> [Passage provided]
--- Begin ---

Counting Heads: the French Census

The village of Caylus below its château. A far cry from its heyday
The village of Caylus below its château. A far cry from its heyday


We had a visit today from the local census taker, having been warned a couple of weeks ago that this was imminent. This happens every five years in a small commune like ours (more on this below). But did you know that the first national census in France, or recensement, dates back to 1328?

A bit of history (comme d’habitude)

The primary function of that first census was to find out how many people there were for taxation purposes. They counted the number of feux or foyers (hearths) – a proxy for the number of people if you multiply it by a certain number of inhabitants per household.

They came up with a population of about 16 to 17 million. But 20 years later, the population was devastated by the plague and may have been reduced by two-thirds or more in parts of France. People were more concerned with surviving than with counting the population.

It’s difficult to know how accurate the first census was. Tax-dodging has always been a national sport and the inhabitants of rural France were notoriously hostile to outsiders. As late as the 18th century, a young surveyor for the Cassini map was murdered in the Cevennes, where they suspected he was a government spy.

--- End ---

> [Written request A]
Which lines of the entries contain the string "with"? Show each of those lines, treating uppercase and lowercase as different.
These entries have no connection to the piece on the French census.

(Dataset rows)

--- Begin ---

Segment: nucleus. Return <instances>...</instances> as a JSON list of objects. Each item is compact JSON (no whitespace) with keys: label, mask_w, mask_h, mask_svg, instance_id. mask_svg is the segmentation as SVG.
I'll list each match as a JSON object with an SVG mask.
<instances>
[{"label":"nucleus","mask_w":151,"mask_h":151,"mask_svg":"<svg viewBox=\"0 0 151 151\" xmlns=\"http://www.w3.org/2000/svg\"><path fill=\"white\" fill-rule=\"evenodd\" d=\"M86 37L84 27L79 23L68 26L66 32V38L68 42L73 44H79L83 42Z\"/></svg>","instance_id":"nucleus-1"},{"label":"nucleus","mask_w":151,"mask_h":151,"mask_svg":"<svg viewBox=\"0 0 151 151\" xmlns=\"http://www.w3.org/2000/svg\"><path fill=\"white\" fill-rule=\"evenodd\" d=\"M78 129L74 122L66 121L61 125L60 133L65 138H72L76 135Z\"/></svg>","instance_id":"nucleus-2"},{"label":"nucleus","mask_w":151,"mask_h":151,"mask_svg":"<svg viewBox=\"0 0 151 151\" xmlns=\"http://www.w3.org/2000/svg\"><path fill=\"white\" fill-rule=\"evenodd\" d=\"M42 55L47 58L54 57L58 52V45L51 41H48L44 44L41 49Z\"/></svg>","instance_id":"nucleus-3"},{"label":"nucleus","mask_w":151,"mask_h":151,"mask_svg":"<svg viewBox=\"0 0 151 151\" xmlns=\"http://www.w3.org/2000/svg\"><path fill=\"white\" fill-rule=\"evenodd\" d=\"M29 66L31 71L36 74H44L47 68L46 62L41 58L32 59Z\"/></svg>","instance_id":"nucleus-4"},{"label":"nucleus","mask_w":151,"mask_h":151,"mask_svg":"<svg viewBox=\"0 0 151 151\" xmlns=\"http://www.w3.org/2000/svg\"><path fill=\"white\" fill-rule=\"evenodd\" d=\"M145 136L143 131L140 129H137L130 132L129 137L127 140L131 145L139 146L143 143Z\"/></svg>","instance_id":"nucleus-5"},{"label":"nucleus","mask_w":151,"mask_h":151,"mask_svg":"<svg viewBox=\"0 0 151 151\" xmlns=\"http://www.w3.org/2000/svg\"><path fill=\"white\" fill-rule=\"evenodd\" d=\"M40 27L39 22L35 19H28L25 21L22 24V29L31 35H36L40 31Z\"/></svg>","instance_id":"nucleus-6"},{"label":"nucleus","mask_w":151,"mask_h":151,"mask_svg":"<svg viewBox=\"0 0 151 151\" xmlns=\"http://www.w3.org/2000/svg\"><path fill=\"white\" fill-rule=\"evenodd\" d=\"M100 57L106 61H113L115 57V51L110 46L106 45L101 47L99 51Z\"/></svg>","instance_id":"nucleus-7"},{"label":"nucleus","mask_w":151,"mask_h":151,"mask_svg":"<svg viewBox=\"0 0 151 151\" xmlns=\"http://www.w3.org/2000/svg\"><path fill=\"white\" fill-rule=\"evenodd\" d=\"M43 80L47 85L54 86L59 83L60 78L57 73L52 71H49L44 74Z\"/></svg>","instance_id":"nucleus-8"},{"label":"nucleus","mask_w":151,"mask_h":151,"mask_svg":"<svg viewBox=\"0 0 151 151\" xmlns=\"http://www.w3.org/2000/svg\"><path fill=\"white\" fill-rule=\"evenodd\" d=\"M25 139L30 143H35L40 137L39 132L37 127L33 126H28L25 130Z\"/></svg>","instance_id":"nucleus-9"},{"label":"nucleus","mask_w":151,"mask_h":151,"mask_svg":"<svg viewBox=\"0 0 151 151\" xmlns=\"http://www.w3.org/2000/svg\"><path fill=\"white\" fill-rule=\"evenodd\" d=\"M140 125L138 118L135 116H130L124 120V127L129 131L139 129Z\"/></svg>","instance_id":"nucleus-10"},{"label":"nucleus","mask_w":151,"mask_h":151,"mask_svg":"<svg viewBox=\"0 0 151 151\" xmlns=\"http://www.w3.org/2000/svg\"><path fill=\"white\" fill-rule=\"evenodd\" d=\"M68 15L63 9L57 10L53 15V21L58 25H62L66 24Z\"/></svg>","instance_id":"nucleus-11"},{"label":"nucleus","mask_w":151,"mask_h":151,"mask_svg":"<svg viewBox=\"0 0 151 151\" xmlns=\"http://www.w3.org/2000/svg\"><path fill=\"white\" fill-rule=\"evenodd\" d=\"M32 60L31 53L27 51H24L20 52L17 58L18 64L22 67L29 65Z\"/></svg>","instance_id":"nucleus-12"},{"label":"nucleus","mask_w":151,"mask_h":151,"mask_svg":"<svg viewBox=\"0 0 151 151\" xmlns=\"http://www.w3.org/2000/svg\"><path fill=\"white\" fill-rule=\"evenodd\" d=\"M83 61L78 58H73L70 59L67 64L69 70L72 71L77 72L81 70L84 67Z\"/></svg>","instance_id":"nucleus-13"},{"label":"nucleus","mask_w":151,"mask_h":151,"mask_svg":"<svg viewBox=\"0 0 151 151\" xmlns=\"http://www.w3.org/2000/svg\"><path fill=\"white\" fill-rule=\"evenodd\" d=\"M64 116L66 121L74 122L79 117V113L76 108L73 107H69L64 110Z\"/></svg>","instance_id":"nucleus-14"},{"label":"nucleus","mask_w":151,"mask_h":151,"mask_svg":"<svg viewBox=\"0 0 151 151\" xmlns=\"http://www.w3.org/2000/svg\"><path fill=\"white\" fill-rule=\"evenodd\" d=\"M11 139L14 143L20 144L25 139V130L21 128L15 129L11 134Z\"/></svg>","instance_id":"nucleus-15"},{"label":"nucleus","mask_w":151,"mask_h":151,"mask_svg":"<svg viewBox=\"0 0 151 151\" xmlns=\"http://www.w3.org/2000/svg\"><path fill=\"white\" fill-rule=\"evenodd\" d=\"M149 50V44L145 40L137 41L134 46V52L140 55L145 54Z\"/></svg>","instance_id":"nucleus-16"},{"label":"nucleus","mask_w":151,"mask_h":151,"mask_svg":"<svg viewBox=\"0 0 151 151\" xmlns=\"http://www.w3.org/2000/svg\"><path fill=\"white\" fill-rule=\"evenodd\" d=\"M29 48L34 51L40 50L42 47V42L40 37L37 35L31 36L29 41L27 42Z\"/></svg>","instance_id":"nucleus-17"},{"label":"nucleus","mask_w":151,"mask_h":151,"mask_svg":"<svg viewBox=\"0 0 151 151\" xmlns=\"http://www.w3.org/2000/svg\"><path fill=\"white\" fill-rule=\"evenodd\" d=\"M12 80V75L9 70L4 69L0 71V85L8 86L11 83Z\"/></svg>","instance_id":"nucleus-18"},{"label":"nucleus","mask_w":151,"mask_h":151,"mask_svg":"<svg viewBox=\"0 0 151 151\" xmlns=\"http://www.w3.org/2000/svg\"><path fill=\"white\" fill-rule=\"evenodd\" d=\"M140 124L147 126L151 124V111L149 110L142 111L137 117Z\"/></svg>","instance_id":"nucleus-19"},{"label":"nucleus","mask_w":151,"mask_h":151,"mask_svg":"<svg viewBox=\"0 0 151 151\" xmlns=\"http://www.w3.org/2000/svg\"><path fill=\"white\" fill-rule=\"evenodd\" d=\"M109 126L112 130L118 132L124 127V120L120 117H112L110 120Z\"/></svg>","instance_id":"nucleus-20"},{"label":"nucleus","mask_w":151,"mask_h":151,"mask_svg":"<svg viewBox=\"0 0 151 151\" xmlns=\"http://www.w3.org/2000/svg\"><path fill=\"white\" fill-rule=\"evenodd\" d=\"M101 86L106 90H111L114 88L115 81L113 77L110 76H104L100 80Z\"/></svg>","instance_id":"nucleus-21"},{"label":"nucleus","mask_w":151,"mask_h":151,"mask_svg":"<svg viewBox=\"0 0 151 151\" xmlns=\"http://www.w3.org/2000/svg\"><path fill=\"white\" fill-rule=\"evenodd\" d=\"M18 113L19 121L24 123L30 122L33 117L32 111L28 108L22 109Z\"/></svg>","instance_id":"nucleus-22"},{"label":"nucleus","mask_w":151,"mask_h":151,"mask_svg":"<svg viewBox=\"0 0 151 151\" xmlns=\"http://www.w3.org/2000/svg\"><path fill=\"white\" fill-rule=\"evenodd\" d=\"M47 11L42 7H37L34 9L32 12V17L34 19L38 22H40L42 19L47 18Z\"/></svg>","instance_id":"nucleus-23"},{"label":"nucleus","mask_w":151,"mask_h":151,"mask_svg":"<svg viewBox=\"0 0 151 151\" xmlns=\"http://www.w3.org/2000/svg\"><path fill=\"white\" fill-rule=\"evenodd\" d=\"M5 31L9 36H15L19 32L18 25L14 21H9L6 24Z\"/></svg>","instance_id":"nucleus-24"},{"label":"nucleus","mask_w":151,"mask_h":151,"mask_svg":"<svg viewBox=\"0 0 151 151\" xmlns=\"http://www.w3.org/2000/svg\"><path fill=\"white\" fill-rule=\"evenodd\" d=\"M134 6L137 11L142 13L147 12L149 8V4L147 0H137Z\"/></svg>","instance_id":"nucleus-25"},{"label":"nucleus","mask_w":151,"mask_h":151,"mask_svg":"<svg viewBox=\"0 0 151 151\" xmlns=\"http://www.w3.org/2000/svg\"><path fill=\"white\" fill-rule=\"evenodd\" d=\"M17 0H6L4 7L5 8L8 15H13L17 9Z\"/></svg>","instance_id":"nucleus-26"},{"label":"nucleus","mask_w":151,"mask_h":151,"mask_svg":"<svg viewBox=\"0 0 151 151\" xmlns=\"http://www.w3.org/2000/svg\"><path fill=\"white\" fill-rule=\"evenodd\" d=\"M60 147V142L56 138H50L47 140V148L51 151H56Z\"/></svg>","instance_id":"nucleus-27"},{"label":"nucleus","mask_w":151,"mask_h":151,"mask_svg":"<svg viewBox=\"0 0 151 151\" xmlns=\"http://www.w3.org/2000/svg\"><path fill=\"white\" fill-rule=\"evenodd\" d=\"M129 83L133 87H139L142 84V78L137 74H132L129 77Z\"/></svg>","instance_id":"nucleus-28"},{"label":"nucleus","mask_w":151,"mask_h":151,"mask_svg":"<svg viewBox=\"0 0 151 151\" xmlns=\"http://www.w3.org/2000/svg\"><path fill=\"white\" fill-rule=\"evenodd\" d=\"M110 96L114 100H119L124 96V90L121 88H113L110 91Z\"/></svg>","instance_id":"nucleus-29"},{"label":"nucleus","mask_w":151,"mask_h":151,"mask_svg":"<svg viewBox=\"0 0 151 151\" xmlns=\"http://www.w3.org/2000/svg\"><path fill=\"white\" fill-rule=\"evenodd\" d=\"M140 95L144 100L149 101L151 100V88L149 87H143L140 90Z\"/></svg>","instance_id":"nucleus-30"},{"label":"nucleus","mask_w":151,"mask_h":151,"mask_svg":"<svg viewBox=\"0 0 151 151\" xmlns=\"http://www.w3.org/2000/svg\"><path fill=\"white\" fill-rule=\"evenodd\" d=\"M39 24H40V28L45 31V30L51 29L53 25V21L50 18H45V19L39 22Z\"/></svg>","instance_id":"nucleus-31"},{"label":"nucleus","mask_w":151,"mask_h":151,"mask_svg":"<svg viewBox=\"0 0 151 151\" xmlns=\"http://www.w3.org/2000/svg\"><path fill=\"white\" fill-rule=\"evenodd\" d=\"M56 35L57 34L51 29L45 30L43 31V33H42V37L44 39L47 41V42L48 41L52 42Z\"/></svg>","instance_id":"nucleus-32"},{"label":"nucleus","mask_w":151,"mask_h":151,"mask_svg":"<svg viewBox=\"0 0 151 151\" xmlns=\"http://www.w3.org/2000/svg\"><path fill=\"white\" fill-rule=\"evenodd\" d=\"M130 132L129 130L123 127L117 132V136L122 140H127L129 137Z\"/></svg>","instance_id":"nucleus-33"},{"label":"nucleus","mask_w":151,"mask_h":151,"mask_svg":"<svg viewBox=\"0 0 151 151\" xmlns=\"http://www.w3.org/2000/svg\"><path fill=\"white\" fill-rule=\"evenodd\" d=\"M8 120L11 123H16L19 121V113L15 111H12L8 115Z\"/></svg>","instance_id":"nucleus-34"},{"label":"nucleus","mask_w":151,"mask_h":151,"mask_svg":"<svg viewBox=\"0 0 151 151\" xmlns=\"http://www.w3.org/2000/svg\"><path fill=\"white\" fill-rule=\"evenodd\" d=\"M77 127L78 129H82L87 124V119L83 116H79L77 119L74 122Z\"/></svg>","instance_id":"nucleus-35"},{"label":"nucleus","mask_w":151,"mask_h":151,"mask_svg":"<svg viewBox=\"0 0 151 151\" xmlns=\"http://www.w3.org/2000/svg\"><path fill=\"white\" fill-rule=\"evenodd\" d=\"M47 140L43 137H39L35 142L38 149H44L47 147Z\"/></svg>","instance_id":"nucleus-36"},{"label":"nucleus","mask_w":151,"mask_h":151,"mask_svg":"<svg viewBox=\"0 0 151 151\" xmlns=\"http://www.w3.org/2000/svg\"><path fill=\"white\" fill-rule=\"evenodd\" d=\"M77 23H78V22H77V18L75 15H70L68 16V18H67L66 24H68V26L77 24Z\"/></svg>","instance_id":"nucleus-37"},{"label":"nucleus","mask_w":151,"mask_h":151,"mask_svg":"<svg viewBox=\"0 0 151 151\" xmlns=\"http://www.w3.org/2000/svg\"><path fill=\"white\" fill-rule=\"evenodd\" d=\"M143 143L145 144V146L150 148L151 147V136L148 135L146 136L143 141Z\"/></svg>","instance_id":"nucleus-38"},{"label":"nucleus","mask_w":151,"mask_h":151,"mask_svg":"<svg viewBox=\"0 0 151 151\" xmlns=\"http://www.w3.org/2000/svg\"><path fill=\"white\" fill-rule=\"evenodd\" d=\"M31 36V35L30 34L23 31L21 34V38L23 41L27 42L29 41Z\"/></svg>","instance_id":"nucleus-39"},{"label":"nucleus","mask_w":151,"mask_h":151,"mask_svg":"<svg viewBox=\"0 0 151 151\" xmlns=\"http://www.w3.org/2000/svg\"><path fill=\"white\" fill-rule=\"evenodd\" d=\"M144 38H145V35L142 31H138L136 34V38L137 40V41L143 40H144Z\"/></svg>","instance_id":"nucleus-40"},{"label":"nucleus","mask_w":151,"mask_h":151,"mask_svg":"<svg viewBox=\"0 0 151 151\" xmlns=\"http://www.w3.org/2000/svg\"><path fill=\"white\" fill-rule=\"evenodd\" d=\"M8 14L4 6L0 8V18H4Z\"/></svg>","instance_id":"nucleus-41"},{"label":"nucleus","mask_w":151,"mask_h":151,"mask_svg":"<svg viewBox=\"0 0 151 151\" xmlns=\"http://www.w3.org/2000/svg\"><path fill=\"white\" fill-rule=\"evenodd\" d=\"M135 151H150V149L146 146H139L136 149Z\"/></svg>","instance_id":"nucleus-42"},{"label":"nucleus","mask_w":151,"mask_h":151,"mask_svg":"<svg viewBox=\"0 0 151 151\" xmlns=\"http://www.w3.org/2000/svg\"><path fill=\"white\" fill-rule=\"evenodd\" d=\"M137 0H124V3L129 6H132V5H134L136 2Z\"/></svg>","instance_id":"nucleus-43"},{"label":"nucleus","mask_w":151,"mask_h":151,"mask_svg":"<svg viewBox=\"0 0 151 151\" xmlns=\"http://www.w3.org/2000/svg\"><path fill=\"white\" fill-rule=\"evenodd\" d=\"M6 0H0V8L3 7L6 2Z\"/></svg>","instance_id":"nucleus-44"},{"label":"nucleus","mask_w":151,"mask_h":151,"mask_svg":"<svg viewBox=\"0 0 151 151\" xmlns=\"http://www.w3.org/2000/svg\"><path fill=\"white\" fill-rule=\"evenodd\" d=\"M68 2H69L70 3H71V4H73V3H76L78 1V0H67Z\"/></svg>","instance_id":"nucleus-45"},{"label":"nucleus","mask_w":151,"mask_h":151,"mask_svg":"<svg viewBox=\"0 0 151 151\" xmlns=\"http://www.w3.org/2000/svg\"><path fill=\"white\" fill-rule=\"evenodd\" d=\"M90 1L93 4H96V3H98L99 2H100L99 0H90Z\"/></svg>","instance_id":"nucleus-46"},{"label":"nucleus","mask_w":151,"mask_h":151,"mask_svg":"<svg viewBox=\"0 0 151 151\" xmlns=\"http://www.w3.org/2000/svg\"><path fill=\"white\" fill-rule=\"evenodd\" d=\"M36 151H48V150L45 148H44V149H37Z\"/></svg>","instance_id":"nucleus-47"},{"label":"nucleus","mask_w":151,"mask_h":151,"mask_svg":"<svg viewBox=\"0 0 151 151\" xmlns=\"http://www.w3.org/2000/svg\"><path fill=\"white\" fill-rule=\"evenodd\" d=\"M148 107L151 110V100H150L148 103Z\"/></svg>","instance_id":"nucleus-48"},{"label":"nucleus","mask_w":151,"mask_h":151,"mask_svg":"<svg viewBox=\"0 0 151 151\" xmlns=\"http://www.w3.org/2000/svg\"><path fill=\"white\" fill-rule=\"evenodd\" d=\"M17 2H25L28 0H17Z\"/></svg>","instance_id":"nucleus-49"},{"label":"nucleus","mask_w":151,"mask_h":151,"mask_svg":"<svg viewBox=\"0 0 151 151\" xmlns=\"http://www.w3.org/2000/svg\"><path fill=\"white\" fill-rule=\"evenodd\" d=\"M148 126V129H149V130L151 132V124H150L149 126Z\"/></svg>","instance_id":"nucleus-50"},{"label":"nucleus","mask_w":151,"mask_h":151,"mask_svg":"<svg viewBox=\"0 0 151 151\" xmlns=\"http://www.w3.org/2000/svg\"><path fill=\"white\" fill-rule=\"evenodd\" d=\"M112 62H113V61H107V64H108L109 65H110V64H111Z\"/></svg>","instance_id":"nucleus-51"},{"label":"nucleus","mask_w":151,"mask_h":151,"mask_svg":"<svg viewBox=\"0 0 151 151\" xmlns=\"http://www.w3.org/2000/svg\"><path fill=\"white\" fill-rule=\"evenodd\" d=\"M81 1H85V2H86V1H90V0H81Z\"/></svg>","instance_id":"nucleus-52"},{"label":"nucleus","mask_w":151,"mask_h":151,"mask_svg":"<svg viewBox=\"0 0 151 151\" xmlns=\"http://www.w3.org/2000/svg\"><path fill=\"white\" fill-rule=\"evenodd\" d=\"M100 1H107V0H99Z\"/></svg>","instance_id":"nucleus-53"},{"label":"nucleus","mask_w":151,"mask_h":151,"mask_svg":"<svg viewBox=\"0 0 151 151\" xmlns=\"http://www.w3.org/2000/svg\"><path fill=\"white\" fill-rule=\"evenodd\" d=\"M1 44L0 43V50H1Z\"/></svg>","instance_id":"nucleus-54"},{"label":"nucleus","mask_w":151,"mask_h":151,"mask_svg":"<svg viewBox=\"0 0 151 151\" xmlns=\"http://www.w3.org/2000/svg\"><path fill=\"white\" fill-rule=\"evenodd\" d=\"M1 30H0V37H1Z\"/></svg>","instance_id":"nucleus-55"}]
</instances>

--- End ---

> [Written request B]
Duplicate the French census piece from "A bit of history" up to and including "a government spy.".

> [Final result A]
Segment: nucleus. Return <instances>...</instances> as a JSON list of objects. Each item is compact JSON (no whitespace) with keys: label, mask_w, mask_h, mask_svg, instance_id. mask_svg is the segmentation as SVG.
I'll list each match as a JSON object with an SVG mask.

> [Final result B]
A bit of history (comme d’habitude)

The primary function of that first census was to find out how many people there were for taxation purposes. They counted the number of feux or foyers (hearths) – a proxy for the number of people if you multiply it by a certain number of inhabitants per household.

They came up with a population of about 16 to 17 million. But 20 years later, the population was devastated by the plague and may have been reduced by two-thirds or more in parts of France. People were more concerned with surviving than with counting the population.

It’s difficult to know how accurate the first census was. Tax-dodging has always been a national sport and the inhabitants of rural France were notoriously hostile to outsiders. As late as the 18th century, a young surveyor for the Cassini map was murdered in the Cevennes, where they suspected he was a government spy.